Within the code, it is provided that an employer has the privilege of making compensation to an employee for overtime worked by offering leave for an employee. Subsequently, provided the leave is not in contradiction of the policies governing the agency. Furthermore, it is required that before an employee is allowed to use other forms of approved leaves the employee should fully exploit the leave credits acquired through overtime. However, such leaves as sick leave and administrative leave may be taken without necessarily utilizing the overtime credits. On the other hand, an agency can offer monetary compensation at a one-and-half rate without an employee taking leave.
Actions to comply
Agencies work within the legal environment which requires strict compliance with the provided laws to ensure that instances of litigation do not occur ( Coye, 2017) . To begin with, it is paramount for the agency to make sure it has workers’ compensation insurance. Having compensation insurance for workers will make it easy for the agency to provide compensation for employees thus avoiding litigation and potential penalties. Furthermore, according to Coye (2017) , the agency needs to have knowledge regarding employee compensation and their coverage requirements in such a way to have full information of what the law requires about employee compensation.
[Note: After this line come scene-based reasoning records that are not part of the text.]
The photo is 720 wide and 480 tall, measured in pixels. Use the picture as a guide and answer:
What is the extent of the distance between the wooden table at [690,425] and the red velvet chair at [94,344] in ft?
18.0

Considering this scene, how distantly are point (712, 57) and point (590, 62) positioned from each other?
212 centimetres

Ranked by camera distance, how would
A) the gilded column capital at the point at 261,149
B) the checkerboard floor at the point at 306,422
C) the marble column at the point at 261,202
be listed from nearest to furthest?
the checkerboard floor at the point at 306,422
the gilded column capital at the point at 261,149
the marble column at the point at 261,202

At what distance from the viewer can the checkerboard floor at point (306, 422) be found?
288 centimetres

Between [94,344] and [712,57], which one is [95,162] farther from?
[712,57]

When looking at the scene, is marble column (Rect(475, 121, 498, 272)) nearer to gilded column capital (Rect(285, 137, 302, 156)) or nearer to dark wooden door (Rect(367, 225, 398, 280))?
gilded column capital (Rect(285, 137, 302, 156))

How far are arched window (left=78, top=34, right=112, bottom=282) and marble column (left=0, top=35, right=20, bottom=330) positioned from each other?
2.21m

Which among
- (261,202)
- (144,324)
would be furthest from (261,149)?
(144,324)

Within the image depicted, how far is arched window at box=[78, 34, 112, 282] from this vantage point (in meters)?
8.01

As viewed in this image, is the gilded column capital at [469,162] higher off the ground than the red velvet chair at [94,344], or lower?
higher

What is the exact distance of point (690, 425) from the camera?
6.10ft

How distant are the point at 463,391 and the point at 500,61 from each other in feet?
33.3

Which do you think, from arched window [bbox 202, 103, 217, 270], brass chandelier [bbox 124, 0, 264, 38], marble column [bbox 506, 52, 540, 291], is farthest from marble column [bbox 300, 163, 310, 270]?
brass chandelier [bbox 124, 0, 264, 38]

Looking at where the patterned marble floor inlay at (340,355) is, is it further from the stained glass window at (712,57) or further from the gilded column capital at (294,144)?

The human resource department needs to keep abreast with existing as well as emerging laws specific to states to ensure that the exempt and nonexempt employees are adequately compensated.
Furthermore, it is significant for the agency to provide a provision for an employee who is required by the nature of their work to perform duties exceeding the provided maximum hours per week to earn regular compensatory leave credits. Such credits may be based on an “hour-for-hour” basis as long as the employee does not have more than two hundred and forty hours accruing in overtime ( Dubreuil, 2016) . Furthermore, the agency should make efforts to have the employees utilize their regular compensatory leave credits.
Remedying the situation to avoid litigation
Noting that the claims made by the directors are valid, it is critical for the agency to make remedies to ensure that there is no litigation. First, it is critical for the departmental directors to be granted their compensation for overtime worked. As indicated, the directors are required by the federal and state laws to work for a maximum of forty hours in a week such that their efforts made towards the service delivery in the agency resulting to overtime work need to be rewarded. Such compensatory arrangements may be monetary noting that the working conditions of the directors may not allow for frequent leaves to cover for overtime hours worked. Additionally, the agency can draft a plan which will see the directors paid in lump sum for the overtime worked at regular intervals.
References
Bullock, J. S. (2016). Florida Employment Law Manual: HR Compliance Library .
Coye, W. (2017). A Guide to Florida Workers' Compensation: Sharing the Secrets, Learning the Lies .
Dubreuil, J. J. (2016). Dubreuil's Florida Workers' Compensation Handbook .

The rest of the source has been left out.